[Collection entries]
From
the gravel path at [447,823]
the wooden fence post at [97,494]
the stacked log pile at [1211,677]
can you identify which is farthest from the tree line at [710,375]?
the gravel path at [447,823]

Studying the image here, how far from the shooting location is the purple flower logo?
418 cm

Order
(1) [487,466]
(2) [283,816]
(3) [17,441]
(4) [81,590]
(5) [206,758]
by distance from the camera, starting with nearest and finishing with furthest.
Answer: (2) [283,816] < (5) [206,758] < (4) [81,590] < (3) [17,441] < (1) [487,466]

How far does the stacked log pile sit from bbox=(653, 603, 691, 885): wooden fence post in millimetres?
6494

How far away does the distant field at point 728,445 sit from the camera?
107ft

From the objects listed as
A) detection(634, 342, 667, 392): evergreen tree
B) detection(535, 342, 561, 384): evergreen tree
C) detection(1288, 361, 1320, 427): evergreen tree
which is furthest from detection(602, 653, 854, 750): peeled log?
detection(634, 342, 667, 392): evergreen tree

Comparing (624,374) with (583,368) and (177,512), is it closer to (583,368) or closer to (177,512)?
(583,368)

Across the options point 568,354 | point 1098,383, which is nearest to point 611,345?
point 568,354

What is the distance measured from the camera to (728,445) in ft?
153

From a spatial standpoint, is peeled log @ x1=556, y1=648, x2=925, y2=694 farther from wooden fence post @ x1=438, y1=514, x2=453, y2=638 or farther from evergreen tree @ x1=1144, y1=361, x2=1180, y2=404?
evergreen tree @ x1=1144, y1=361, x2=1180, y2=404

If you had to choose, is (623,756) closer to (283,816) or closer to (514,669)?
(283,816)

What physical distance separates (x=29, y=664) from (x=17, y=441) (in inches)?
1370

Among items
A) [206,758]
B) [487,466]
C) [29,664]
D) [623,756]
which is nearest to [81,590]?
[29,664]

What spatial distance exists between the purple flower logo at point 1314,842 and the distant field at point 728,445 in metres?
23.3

DIRECTIONS FOR THIS TASK
Write out the whole listing again, switching each "wooden fence post" to "timber fence post". Leave everything else unchanged.

WRITTEN ANSWER
From
the gravel path at [447,823]
the timber fence post at [97,494]
the stacked log pile at [1211,677]
can you identify which is farthest from the tree line at [710,375]?
the gravel path at [447,823]

Studying the image here, how far from the shooting location is the purple flower logo?
418 cm

Order
(1) [487,466]
(2) [283,816]
(3) [17,441]
(4) [81,590]
(5) [206,758]
by distance from the camera, starting with nearest and finishing with furthest.
Answer: (2) [283,816] < (5) [206,758] < (4) [81,590] < (3) [17,441] < (1) [487,466]

How far does the stacked log pile sit from bbox=(653, 603, 691, 885): timber fence post in millimetres?
6494

How far away does the distant field at point 728,445 sit from the camera?
107ft

From the objects listed as
A) detection(634, 342, 667, 392): evergreen tree
B) detection(535, 342, 561, 384): evergreen tree
C) detection(1288, 361, 1320, 427): evergreen tree
which is furthest from detection(602, 653, 854, 750): peeled log?
detection(634, 342, 667, 392): evergreen tree

Comparing (624,374) with (583,368) and (177,512), is it closer to (583,368) or closer to (177,512)?
(583,368)

Across the options point 568,354 | point 1098,383, which is nearest to point 611,345?
point 568,354

What is the distance measured from the camera to (728,445) in ft?
153

From a spatial standpoint, is peeled log @ x1=556, y1=648, x2=925, y2=694 farther from timber fence post @ x1=438, y1=514, x2=453, y2=638 or farther from evergreen tree @ x1=1144, y1=361, x2=1180, y2=404?
evergreen tree @ x1=1144, y1=361, x2=1180, y2=404

If you had to choose, is (623,756) closer to (283,816) or closer to (514,669)?
(283,816)

What physical distance separates (x=29, y=664) from (x=17, y=441) (in inches)?
1370

Among items
A) [206,758]
B) [487,466]
C) [29,664]
D) [623,756]
which is nearest to [81,590]?
[29,664]

What spatial distance exists between the purple flower logo at point 1314,842 and the distant field at point 728,445 in metres?
23.3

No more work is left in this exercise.